Lesetext -
____________________
Im Dienst der Fachkräftemobilität

In der Sprach- und Kulturvermittlung baut das Goethe-Institut auch bei der Begleitung von Arbeitsmigrantinnen und -migranten auf seine langjährige Expertise und ein weltweites Netzwerk. Lesen Sie dazu den Artikel aus dem aktuellen iMOVE-Exportmagazin xPORT.

junge Asiatin arbeitet am Laptop

Die Herausforderung könnte größer nicht sein. Wer sich in Vietnam auf eine Ausbildung als Pflegekraft in Deutschland vorbereitet, steht vor mannigfachen Schwierigkeiten: Nicht nur Aussprache und Satzbau der Sprachen, auch das Selbstverständnis und die Lebensart in den beiden Ländern unterscheiden sich grundsätzlich.

Ein Beispiel: In Vietnam existieren keine Altenheime und selbst im Krankenhaus ist es üblich, dass man von der eigenen Familie mit Essen, Bettwäsche und Zuwendung versorgt wird. Aus dieser Perspektive erscheint der bodenständige deutsche Berufsalltag eher befremdlich. Hier ist Pflege auch in Altenheimen gefragt und es ist selbstverständlich, fremde Menschen zu waschen und zu füttern, ihnen zuzuhören und für sie da zu sein, nicht zuletzt wenn der ersehnte Familienbesuch mal wieder ausbleibt.

Realistisches Deutschlandbild

"Falsche Erwartungen im Hinblick auf das Leben in Deutschland zu korrigieren, zählt neben einer exzellenten fach- und allgemeinsprachlichen Ausbildung zu unseren wichtigsten Aufgaben", betont Maria Merkel, Mitarbeiterin des Goethe-Instituts und Leiterin des Vivantes-Projekts in Vietnam, das als Best-Practice-Angebot rund um sprachliche und interkulturelle Qualifizierung von Pflegekräften gilt. Tatsächlich sind für die erfolgreiche Teilhabe am Arbeitsmarkt in Deutschland profunde Sprachkenntnisse und ein realistisches Deutschlandbild entscheidend. Dank höchster Qualitätsansprüche und einer weltweit großen Nachfrage spielen die Angebote des Goethe-Instituts auf diesem Markt eine herausragende Rolle.

Das Goethe-Institut Vietnam bietet in Kooperation mit dem Berliner Unternehmen Vivantes-Hauptstadtpflege und dem vietnamesischen Ministerium für Arbeit und Soziales (MoLISA) eine zwölfmonatige fachsprachliche Zusatzqualifizierung für Pflegekräfte an. Die Anwerbung der Kursteilnehmerinnen und -teilnehmer liegt beim MoLISA. Mit den B2-Deutschkenntnissen, die den zukünftigen Pflegerinnen und Pflegern am Goethe-Institut Vietnam vermittelt werden, können sie eine Fachausbildung in einer Ausbildungseinrichtung in Berlin absolvieren.
____________________
Auszug Datensatz -
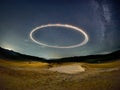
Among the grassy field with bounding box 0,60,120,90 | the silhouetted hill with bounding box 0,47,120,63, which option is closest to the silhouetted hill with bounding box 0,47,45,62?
the silhouetted hill with bounding box 0,47,120,63

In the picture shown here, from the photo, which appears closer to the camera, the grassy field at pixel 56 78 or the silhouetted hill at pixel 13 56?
the grassy field at pixel 56 78

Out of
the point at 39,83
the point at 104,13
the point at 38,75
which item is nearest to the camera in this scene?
the point at 39,83

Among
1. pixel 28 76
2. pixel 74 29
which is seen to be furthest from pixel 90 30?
pixel 28 76

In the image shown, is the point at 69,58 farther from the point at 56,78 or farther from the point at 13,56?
the point at 13,56

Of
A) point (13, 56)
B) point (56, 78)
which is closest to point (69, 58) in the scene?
point (56, 78)

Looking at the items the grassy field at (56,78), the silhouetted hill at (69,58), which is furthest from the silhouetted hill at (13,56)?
the grassy field at (56,78)

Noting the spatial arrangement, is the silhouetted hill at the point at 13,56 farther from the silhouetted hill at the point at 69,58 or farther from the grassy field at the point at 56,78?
the grassy field at the point at 56,78

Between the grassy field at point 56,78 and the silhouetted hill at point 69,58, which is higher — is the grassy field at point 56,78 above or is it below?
below

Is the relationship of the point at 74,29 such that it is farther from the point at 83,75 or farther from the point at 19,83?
the point at 19,83
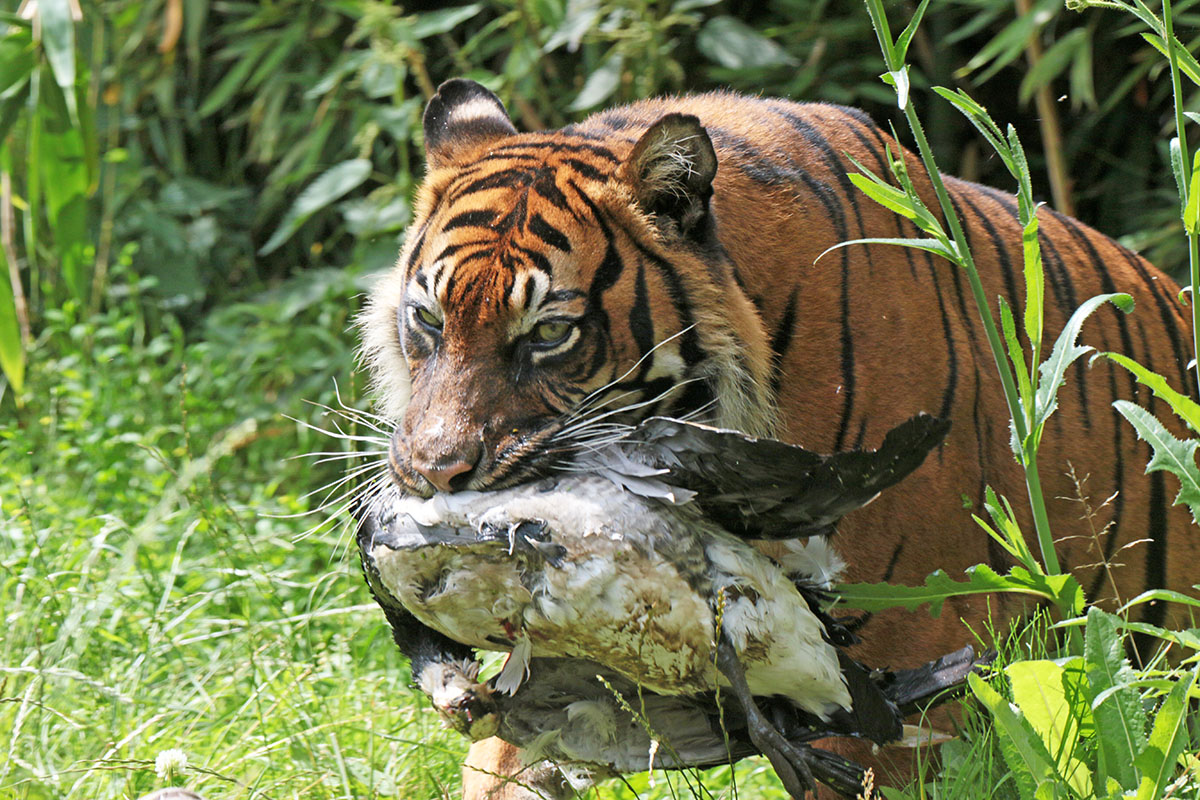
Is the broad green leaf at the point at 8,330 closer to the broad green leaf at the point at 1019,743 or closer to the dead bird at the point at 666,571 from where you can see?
____________________
Arbeitsanweisungen -
1. Stimmen die folgenden Aussagen mit dem Lesetext überein? Antworten Sie jeweils mit Ja oder Nein und zitieren Sie die Worte aus dem Lesetext, die darüber entscheiden.
(a) In Vietnam gibt es keine Altenheime.
(b) Die fachsprachliche Zusatzqualifizierung dauert sechs Monate.
(c) Das Goethe-Institut wirbt die Kursteilnehmerinnen und -teilnehmer selbst an.
2. Schreiben Sie den Lesetext über die Sprachausbildung vietnamesischer Pflegekräfte nach seinem letzten Satz weiter.

Lösungen -
1.
(a) Ja: „In Vietnam existieren keine Altenheime“
(b) Nein: „eine zwölfmonatige fachsprachliche Zusatzqualifizierung“
(c) Nein: „Die Anwerbung der Kursteilnehmerinnen und -teilnehmer liegt beim MoLISA.“

2.
Wie zukunftsweisend das Engagement des Goethe-Instituts in diesem Bereich ist, illustriert die Studie Zuwanderung und Digitalisierung im Auftrag der Bertelsmann-Stiftung, der zufolge bis 2060 jährlich mindestens 260.000 zusätzliche Fachkräfte in Deutschland gebraucht werden. Das neue Fachkräfteeinwanderungsgesetz, das 2020 in Kraft getreten ist, gilt zudem als Paradigmenwechsel und soll die Zuwanderung von Fachkräften aus Nicht-EU-Staaten nachhaltig erleichtern.

Wachsender Markt für Sprachlern-Angebote

Dass der Markt für Sprachlern-Angebote für Pflegekräfte schon heute stark wächst, zeigt sich auch an der weltweiten Resonanz auf das umfassende Portfolio des Goethe-Instituts. Entsprechende Qualifizierungsangebote werden insbesondere bei den Goethe-Instituten in Südamerika, Südostasien, Nordafrika und dem Westbalkan nachgefragt. Was das globale Engagement des Goethe-Instituts auf diesem Gebiet eint, ist nicht zuletzt, dass es sich mit großer Wahrscheinlichkeit für alle Beteiligten auszahlt. Wie die Studie Fachkräftemobilität verstehen des Goethe-Instituts nahelegt, profitieren davon sowohl der deutsche Arbeitsmarkt als auch die Herkunftsländer der Fachkräfte. Exemplarisch lassen sich die Philippinen, aber auch Bosnien und Herzegowina sowie Tunesien nennen, wo das Goethe-Institut bis heute mehrere tausend Fachkräfte unter anderem im Rahmen des Projekts "Triple Win" der Zentralen Auslands- und Fachvermittlung (ZAV) und der Deutschen Gesellschaft für Internationale Zusammenarbeit (GIZ) qualifiziert.

Die demografische Entwicklung in Deutschland hat längst zu einem Pflegenotstand geführt, so dass angehende Kranken- und Altenpflegekräfte zu den wichtigsten Zielgruppen sprachlicher und interkultureller Angebote zählen. Das Goethe-Institut engagiert sich bereits seit 2007 für die Qualifizierung und Beratung von Fachkräften unterschiedlicher Berufsgruppen aus dem EU-Ausland und aus Drittstaaten. Über die umfangreiche Qualifizierung von Fachkräften hinaus bietet das Goethe-Institut zahlreiche Angebote rund um kulturelle Vorintegration, die sowohl Erwerbs- als auch Familienmigrantinnen und -migranten adressieren.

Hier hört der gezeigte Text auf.